▶ _Required task 1_:
Please output the passage of the house description starting with "The first owners" and going on through "in this house.", word for word.

▶ _Extract provided_:
---
ARCHITECTURE:

This 1½-storey side-gabled Craftsman Bungalow is dominated by its full-width front porch and front-gabled dormer. The porch has an angular arch set on two heavy square posts supported by tapering dressed granite piers. The entrance, which has a glazed door with sidelights, is slightly off centre, and it and the front facing steps are framed by lighter plain square supporting posts on each side. The porch balustrade is made up of plain square posts. The dormer has a recessed sleeping porch with an angular arch and posts which echo the main porch below. On each side of the sleeping porch is a diamond shaped leaded art glass window. The right front window is a three-part sash with leaded art glass transom, the left is a single pane, also with leaded art glass transom. Narrow bevelled siding is used throughout except for the upper part of the front dormer: it is half-timbered with pebble dash infill above a narrow dentil course. Craftsman details include exposed rafter tails and gable eaves supported by knee brackets. The south side has two box bays, the larger one gabled, the smaller and a large one on the north side shed-roofed. The matching garage has a hip roof.

ORIGINAL OCCUPANTS:

The first owners of this house were John Grant Miller (1881-1922) and his wife Elizabeth. John was a stone mason born in Scotland who came to Victoria c.1913. The Millers lived in Esquimalt for a number of years, and never actually lived in this house.
---
[Spatial reasoning dataset excerpts]
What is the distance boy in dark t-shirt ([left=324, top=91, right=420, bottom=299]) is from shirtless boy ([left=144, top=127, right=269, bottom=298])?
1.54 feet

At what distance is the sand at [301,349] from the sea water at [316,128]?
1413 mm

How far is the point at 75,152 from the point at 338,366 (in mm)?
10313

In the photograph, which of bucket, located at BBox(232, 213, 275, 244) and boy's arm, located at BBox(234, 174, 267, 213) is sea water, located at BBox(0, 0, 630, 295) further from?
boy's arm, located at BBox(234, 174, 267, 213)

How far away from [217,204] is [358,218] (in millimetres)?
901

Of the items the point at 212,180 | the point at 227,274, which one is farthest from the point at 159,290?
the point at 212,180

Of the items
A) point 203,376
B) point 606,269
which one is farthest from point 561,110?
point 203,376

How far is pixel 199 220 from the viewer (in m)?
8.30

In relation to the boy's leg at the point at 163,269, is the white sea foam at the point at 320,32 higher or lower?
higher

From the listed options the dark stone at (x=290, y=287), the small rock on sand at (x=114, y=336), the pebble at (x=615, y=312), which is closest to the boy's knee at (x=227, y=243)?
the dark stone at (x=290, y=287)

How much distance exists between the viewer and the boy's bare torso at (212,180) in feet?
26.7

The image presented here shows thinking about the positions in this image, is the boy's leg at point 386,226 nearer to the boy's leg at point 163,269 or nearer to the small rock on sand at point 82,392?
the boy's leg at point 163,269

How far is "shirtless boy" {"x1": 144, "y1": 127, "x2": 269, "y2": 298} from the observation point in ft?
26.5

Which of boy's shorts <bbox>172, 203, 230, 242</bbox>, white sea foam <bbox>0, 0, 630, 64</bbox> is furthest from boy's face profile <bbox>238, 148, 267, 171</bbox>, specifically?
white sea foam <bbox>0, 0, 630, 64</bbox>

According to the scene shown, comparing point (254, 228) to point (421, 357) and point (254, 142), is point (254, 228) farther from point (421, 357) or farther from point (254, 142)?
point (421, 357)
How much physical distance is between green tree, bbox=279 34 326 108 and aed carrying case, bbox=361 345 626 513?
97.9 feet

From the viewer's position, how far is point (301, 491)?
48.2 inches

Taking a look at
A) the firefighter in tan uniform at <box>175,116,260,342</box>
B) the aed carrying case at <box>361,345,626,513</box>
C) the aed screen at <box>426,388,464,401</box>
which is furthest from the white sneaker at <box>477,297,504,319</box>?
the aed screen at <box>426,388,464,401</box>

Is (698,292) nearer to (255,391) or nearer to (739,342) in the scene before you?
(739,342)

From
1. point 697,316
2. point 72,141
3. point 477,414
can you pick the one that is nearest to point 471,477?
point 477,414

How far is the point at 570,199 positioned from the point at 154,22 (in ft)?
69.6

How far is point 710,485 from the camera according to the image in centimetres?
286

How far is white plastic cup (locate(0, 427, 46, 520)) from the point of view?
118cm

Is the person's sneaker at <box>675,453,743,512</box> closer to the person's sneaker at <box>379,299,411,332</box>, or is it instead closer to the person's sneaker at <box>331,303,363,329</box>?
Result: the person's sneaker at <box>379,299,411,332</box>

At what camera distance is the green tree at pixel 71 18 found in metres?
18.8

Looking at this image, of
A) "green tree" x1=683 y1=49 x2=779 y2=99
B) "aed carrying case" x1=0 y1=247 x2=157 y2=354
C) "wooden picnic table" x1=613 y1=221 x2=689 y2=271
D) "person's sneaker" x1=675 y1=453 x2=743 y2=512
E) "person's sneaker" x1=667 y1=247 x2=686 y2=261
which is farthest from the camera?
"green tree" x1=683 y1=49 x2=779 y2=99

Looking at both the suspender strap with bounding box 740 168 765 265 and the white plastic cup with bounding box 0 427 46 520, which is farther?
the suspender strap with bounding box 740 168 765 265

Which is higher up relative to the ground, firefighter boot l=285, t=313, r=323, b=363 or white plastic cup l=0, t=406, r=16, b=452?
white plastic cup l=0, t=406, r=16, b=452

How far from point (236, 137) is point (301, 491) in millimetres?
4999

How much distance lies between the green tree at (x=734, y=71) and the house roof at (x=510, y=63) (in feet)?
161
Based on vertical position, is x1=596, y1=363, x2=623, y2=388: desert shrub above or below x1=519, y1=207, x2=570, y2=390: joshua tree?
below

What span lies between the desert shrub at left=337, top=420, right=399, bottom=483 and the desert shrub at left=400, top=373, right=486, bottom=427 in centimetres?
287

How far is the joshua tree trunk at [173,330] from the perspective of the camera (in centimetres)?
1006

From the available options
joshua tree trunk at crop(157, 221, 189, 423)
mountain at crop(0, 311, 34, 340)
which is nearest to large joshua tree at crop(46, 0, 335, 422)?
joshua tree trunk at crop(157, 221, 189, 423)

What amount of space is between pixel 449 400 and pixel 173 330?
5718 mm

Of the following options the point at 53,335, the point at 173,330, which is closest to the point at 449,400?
---
▶ _Required task 2_:
Extract each line of the listing that contains the word "suspender".

▶ _Worked answer 1_:
The first owners of this house were John Grant Miller (1881-1922) and his wife Elizabeth. John was a stone mason born in Scotland who came to Victoria c.1913. The Millers lived in Esquimalt for a number of years, and never actually lived in this house.

▶ _Worked answer 2_:
Looking at both the suspender strap with bounding box 740 168 765 265 and the white plastic cup with bounding box 0 427 46 520, which is farther?
the suspender strap with bounding box 740 168 765 265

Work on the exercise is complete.